### Objectives
A: Reproduce the Amendment debate passage word for word, from "Since the noble" to "will consider it.".
B: In the Amendment debate passage, what situation does the Earl of Balfour say he meant his Amendment to cover?
C: Write what comes next in the Amendment debate passage, continuing after the Earl of Balfour's final sentence.
** BEGIN Quoted passage **
Since the noble Earl has raised the question of a situation where there may be three companies in the country involved in a particular industry or a particular service—and there are an extraordinary number of situations now where three or four companies have a monopoly, or a near monopoly—two of the three may give the information voluntarily while the third one does not. In the third case it will be necessary to invoke the powers of the Bill. According to the noble Earl's Amendment, the third company—the truculent company—without whose information the total information is valueless, would have their expenses paid and I should have thought that that was unreasonable. Nevertheless, my noble friend has said that we will look at this. I doubt whether there is anything in it but I support what he said and we will consider it.

The Earl of BALFOUR

I realise that perhaps I have gone wrong in the drafting, but I hoped I had made it perfectly clear that the point I am trying to make is where the Government require the information from only one company. Perhaps my drafting is not quite right and I certainly need to think about it again. Where they have asked three or four companies and three have given the information and the fourth one has refused then I support what the noble Lord, Lord Beswick, has said. I beg leave to withdraw the Amendment.
** END Quoted passage **
** BEGIN Material shown **
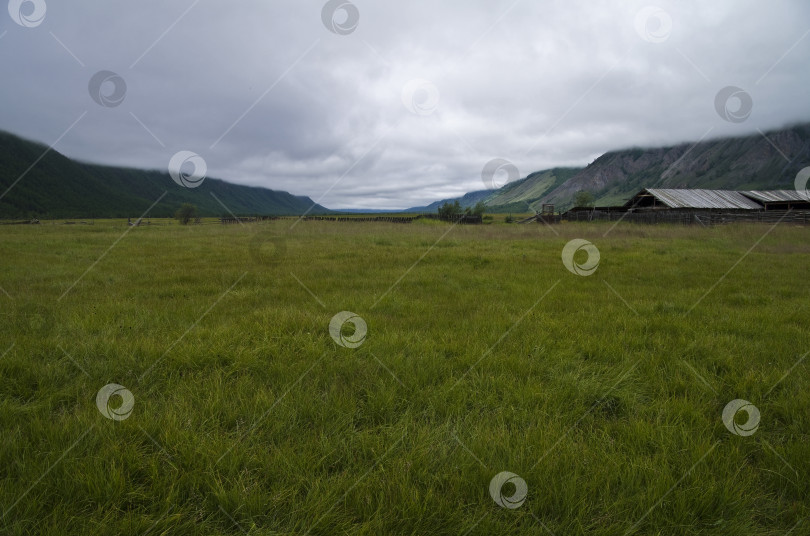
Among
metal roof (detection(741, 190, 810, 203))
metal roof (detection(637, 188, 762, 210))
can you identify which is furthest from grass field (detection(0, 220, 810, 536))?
metal roof (detection(741, 190, 810, 203))

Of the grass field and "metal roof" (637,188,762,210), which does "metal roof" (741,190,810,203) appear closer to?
"metal roof" (637,188,762,210)

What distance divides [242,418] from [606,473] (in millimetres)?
2819

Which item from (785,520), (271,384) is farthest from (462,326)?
(785,520)

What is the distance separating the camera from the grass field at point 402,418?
2.04 metres

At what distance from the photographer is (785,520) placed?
207 cm

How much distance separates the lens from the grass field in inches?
80.4

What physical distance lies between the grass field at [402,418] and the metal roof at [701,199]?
46.0 metres

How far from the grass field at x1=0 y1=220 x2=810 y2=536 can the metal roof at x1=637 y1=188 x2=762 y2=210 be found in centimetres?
4605

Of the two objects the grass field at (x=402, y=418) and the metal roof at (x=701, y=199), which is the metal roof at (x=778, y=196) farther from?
the grass field at (x=402, y=418)

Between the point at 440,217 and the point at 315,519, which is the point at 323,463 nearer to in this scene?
the point at 315,519

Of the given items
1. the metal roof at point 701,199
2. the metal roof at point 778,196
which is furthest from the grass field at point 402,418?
the metal roof at point 778,196

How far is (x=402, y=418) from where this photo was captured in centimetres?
293

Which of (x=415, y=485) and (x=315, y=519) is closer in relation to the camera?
(x=315, y=519)

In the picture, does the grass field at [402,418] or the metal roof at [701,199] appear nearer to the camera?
the grass field at [402,418]
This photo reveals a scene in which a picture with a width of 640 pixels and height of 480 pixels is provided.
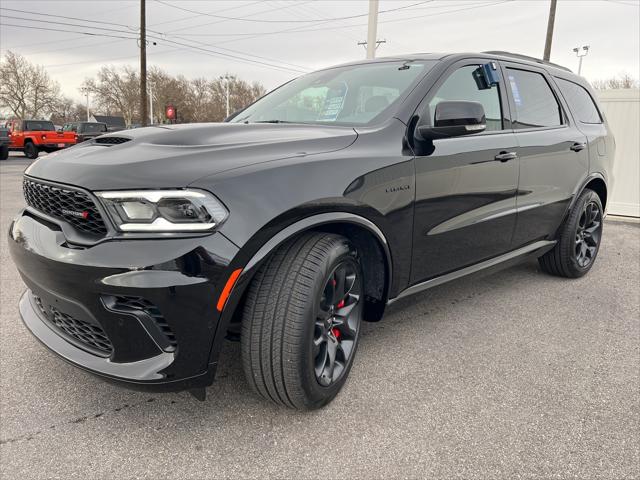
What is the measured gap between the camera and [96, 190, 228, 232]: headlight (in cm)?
170

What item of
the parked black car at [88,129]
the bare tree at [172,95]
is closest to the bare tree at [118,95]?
the bare tree at [172,95]

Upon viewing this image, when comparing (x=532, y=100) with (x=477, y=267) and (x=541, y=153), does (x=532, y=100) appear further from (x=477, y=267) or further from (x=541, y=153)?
(x=477, y=267)

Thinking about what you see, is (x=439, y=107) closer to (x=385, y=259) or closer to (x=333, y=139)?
(x=333, y=139)

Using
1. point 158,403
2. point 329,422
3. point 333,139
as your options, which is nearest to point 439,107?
point 333,139

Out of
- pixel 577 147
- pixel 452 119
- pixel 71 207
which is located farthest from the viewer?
pixel 577 147

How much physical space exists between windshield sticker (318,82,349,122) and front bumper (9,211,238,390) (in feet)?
4.28

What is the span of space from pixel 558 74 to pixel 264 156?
3158 millimetres

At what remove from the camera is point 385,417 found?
85.5 inches

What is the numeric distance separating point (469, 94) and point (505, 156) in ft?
1.48

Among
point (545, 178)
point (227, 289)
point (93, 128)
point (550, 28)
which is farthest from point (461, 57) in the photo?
point (93, 128)

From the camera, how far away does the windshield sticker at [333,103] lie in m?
2.76

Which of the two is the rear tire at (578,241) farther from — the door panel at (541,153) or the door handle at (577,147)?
the door handle at (577,147)

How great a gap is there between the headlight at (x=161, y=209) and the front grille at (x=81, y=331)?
17.4 inches

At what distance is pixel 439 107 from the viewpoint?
239 centimetres
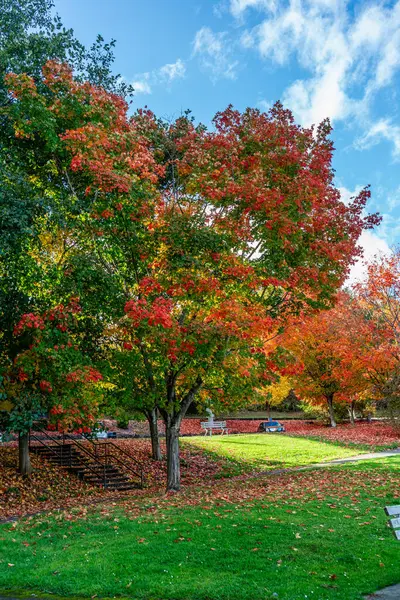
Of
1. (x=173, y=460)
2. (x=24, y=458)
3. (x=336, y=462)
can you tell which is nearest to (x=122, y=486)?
(x=24, y=458)

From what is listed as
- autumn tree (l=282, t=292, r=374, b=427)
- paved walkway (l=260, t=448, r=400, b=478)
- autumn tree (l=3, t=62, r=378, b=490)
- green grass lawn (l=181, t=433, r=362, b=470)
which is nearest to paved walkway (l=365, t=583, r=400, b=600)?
autumn tree (l=3, t=62, r=378, b=490)

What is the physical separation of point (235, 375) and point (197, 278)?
3135 mm

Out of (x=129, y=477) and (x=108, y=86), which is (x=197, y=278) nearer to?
(x=108, y=86)

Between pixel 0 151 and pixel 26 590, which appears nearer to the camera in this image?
pixel 26 590

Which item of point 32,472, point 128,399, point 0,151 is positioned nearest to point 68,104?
point 0,151

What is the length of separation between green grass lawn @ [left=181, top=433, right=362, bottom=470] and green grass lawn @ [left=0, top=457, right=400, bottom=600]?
10790 millimetres

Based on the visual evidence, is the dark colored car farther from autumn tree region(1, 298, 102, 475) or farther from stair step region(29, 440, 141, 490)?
autumn tree region(1, 298, 102, 475)

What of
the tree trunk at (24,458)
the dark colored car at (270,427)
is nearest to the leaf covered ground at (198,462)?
the tree trunk at (24,458)

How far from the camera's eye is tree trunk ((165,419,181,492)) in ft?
48.8

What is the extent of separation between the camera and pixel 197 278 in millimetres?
12672

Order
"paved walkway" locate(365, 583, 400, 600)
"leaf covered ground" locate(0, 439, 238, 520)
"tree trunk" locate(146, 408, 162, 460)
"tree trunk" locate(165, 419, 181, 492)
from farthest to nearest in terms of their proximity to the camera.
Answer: "tree trunk" locate(146, 408, 162, 460) → "tree trunk" locate(165, 419, 181, 492) → "leaf covered ground" locate(0, 439, 238, 520) → "paved walkway" locate(365, 583, 400, 600)

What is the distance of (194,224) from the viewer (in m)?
13.2

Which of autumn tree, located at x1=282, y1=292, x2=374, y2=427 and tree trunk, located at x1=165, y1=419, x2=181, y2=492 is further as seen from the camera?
autumn tree, located at x1=282, y1=292, x2=374, y2=427

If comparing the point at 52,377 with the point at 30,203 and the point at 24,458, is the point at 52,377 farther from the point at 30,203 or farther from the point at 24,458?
the point at 24,458
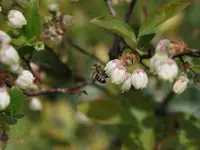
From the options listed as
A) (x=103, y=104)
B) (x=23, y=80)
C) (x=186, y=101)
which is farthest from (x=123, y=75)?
(x=186, y=101)

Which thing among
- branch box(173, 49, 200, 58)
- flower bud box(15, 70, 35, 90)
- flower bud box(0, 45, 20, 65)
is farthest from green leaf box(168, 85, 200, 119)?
flower bud box(0, 45, 20, 65)

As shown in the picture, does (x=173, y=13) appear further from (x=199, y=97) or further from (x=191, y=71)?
(x=199, y=97)

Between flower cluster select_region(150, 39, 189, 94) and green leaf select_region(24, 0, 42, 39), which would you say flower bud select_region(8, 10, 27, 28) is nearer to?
green leaf select_region(24, 0, 42, 39)

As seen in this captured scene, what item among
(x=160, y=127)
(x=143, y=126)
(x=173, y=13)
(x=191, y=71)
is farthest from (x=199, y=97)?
(x=173, y=13)

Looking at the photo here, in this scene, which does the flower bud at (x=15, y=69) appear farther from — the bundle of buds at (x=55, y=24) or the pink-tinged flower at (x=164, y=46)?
the pink-tinged flower at (x=164, y=46)

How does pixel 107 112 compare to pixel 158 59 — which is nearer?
pixel 158 59

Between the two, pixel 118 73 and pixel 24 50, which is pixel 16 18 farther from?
pixel 118 73
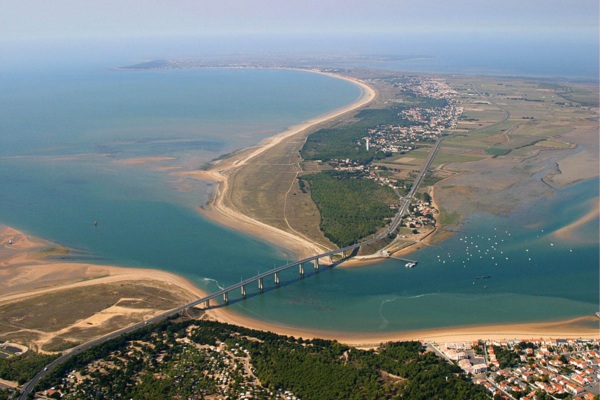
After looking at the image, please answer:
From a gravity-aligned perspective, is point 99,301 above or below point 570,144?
below

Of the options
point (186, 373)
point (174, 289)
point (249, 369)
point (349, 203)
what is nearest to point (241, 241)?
point (174, 289)

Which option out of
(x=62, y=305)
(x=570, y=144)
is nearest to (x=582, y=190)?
(x=570, y=144)

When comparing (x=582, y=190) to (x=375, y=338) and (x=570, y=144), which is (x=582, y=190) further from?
(x=375, y=338)

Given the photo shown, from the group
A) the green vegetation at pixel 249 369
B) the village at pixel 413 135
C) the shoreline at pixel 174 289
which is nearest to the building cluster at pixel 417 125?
the village at pixel 413 135

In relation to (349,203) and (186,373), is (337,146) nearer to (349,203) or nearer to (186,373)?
(349,203)

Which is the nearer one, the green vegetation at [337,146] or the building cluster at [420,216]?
the building cluster at [420,216]

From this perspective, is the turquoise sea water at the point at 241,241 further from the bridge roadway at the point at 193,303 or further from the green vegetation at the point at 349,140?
the green vegetation at the point at 349,140
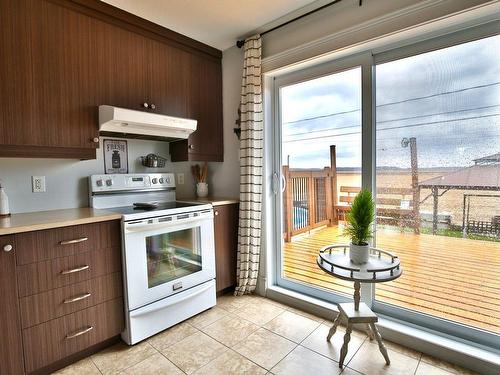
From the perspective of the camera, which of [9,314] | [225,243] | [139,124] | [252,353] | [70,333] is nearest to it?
[9,314]

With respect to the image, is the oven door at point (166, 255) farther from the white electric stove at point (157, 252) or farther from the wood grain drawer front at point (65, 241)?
the wood grain drawer front at point (65, 241)

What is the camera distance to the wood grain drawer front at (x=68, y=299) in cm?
144

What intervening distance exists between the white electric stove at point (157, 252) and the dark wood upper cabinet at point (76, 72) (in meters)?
0.43

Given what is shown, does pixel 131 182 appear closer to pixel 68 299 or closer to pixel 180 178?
pixel 180 178

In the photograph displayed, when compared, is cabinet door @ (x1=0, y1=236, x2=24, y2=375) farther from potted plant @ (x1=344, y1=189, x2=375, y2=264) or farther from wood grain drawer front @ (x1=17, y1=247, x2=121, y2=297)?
potted plant @ (x1=344, y1=189, x2=375, y2=264)

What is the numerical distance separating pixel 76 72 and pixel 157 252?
1370 millimetres

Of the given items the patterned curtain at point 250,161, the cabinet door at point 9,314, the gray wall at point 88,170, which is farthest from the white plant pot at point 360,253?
the cabinet door at point 9,314

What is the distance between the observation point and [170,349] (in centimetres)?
176

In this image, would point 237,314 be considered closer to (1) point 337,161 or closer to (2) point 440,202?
(1) point 337,161

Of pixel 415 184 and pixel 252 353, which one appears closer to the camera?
pixel 252 353

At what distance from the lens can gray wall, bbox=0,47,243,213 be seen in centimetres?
183

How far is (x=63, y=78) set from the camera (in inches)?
68.8

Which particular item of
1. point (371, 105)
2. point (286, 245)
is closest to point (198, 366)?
point (286, 245)

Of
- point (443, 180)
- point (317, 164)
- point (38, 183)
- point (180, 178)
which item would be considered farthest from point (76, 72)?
point (443, 180)
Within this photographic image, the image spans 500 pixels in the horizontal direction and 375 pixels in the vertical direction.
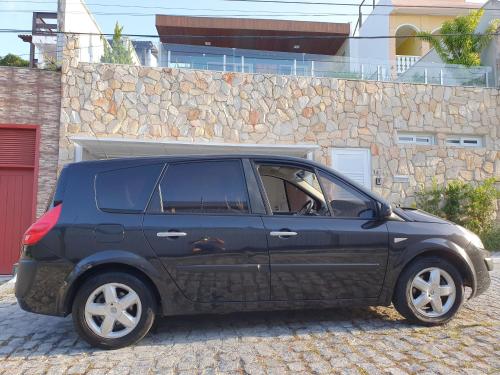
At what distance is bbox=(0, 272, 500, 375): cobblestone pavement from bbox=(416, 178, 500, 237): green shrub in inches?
254

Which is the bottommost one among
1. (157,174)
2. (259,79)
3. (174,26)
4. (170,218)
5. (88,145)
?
(170,218)

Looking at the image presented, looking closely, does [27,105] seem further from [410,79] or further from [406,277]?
[410,79]

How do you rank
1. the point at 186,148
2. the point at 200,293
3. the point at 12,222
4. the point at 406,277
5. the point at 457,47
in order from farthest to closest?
the point at 457,47
the point at 186,148
the point at 12,222
the point at 406,277
the point at 200,293

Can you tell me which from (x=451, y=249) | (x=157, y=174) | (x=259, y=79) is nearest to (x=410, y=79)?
(x=259, y=79)

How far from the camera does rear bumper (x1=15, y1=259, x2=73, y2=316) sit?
337 centimetres

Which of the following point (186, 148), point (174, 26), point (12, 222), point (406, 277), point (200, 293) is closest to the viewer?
point (200, 293)

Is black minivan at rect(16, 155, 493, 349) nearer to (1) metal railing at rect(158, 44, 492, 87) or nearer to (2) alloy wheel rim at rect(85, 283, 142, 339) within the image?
(2) alloy wheel rim at rect(85, 283, 142, 339)

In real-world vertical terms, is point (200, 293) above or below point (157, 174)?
below

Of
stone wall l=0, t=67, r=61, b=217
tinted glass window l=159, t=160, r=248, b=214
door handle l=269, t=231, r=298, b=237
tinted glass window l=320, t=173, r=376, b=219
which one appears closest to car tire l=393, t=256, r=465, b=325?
tinted glass window l=320, t=173, r=376, b=219

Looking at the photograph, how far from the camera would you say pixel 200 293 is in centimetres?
353

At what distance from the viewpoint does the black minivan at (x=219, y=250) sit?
11.2 ft

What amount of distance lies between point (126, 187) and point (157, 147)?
21.8ft

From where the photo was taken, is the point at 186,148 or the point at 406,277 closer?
the point at 406,277

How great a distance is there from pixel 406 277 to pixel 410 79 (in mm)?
8888
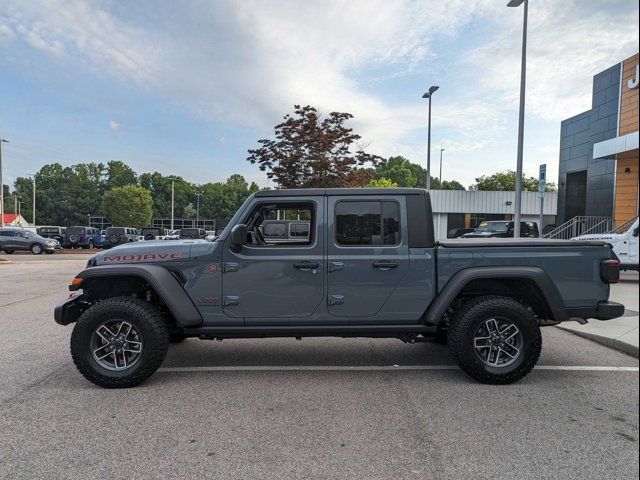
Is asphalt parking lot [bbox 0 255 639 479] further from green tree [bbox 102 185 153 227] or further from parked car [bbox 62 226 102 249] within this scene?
green tree [bbox 102 185 153 227]

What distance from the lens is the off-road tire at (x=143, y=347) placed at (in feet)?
14.8

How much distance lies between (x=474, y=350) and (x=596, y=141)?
1764 centimetres

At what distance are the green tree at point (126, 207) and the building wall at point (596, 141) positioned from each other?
7167 centimetres

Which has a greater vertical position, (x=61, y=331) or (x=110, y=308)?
(x=110, y=308)

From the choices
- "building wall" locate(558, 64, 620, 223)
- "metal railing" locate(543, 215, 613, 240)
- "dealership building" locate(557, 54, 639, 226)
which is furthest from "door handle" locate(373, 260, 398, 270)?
"metal railing" locate(543, 215, 613, 240)

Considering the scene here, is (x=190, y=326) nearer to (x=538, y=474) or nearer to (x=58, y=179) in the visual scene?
(x=538, y=474)

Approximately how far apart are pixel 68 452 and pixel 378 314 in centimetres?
287

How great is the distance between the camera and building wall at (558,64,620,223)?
17.3m

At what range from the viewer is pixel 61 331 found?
6.92 m

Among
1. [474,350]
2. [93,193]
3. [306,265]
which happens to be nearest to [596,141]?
[474,350]

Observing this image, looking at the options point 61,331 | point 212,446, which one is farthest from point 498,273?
point 61,331

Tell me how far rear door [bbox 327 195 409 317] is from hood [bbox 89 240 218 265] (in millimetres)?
1264

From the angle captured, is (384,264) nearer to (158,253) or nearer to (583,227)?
(158,253)

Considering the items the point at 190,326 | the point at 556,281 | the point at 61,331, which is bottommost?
the point at 61,331
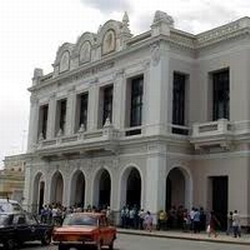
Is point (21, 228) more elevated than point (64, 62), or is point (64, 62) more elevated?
point (64, 62)

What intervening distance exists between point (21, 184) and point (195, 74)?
31886 mm

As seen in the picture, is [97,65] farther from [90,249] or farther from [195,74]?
[90,249]

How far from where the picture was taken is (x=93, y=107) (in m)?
44.5

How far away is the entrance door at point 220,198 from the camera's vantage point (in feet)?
120

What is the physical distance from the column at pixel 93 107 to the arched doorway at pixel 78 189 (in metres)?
3.73

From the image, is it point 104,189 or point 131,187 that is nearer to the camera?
point 131,187

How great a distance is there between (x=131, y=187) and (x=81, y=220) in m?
20.3

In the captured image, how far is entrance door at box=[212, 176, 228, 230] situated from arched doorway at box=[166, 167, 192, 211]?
160 centimetres

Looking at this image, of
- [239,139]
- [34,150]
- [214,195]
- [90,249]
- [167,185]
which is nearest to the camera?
[90,249]

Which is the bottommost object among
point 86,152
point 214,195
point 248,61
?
point 214,195

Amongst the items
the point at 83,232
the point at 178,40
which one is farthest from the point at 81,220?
the point at 178,40

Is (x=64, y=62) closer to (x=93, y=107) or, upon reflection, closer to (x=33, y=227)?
(x=93, y=107)

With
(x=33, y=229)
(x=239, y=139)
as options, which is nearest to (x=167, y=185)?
(x=239, y=139)

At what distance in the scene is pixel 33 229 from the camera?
24.3 m
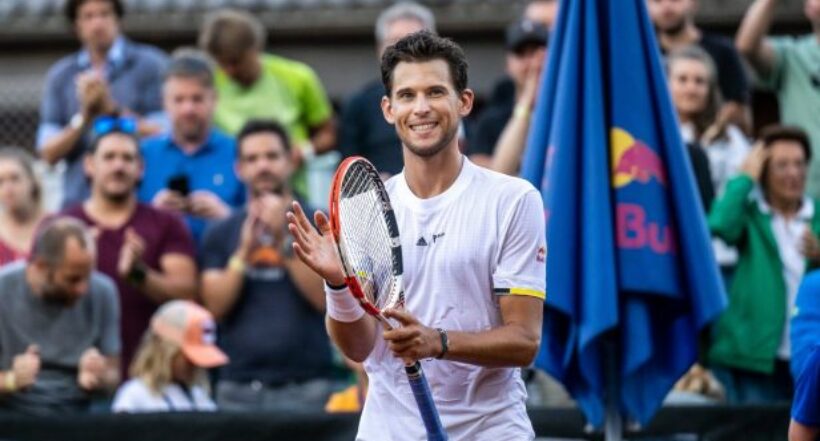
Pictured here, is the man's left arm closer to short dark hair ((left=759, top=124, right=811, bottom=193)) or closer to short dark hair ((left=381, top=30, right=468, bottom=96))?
short dark hair ((left=381, top=30, right=468, bottom=96))

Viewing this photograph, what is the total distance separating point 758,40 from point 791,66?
1.00ft

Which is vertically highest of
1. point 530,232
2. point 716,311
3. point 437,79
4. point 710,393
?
point 437,79

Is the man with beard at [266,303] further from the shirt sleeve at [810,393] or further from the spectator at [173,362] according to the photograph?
the shirt sleeve at [810,393]

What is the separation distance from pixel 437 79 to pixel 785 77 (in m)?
6.16

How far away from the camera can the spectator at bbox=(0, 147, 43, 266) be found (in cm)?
1217

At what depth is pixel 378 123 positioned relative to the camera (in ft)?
40.1

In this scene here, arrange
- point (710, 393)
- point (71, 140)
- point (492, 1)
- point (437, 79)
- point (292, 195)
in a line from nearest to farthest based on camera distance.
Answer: point (437, 79) → point (710, 393) → point (292, 195) → point (71, 140) → point (492, 1)

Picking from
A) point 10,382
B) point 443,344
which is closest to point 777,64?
point 10,382

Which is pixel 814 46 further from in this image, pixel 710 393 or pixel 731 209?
pixel 710 393

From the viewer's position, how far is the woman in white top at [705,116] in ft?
38.3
** END Material shown **
### Task-by-task outputs
A:
Since the noble Earl has raised the question of a situation where there may be three companies in the country involved in a particular industry or a particular service—and there are an extraordinary number of situations now where three or four companies have a monopoly, or a near monopoly—two of the three may give the information voluntarily while the third one does not. In the third case it will be necessary to invoke the powers of the Bill. According to the noble Earl's Amendment, the third company—the truculent company—without whose information the total information is valueless, would have their expenses paid and I should have thought that that was unreasonable. Nevertheless, my noble friend has said that we will look at this. I doubt whether there is anything in it but I support what he said and we will consider it.

B: Where the Government require the information from only one company.

C:
Amendment, by leave, withdrawn.

On Question, Whether Clause 23, as amended, shall stand part of the Bill?

3.42 p.m.

Lord CAMPBELL of CROY

I wish to say a few words on this clause. This includes the subjects, some of which we have been discussing, on which information may be called for by the Minister, and indeed insisted upon by the machinery of the Bill. I would say straight away that this is a very reasonable list of subjects where information for Government Departments is required and information for the Minister concerned in his Department. But it is from this same list that the Minister decides what information should also be extracted and passed to employees and therefore eventually, if it is screened and cleared, made public. Of course it is that which makes it sensitive, because of the difference between something being in a Government Department and held confidential, and something which gets much wider circulation and is, as we agreed in an earlier debate, public knowledge.

When we come to the screening machinery and the safeguards, we really must ensure that confidence is shown in the system and that we can ensure that industry outside this House, which is looking carefully at the Bill and what changes may be made in it, can feel reassured that that system will be foolproof and one which has the necessary safeguards to ensure that their confidential and sensitive information will not get into the wrong hands.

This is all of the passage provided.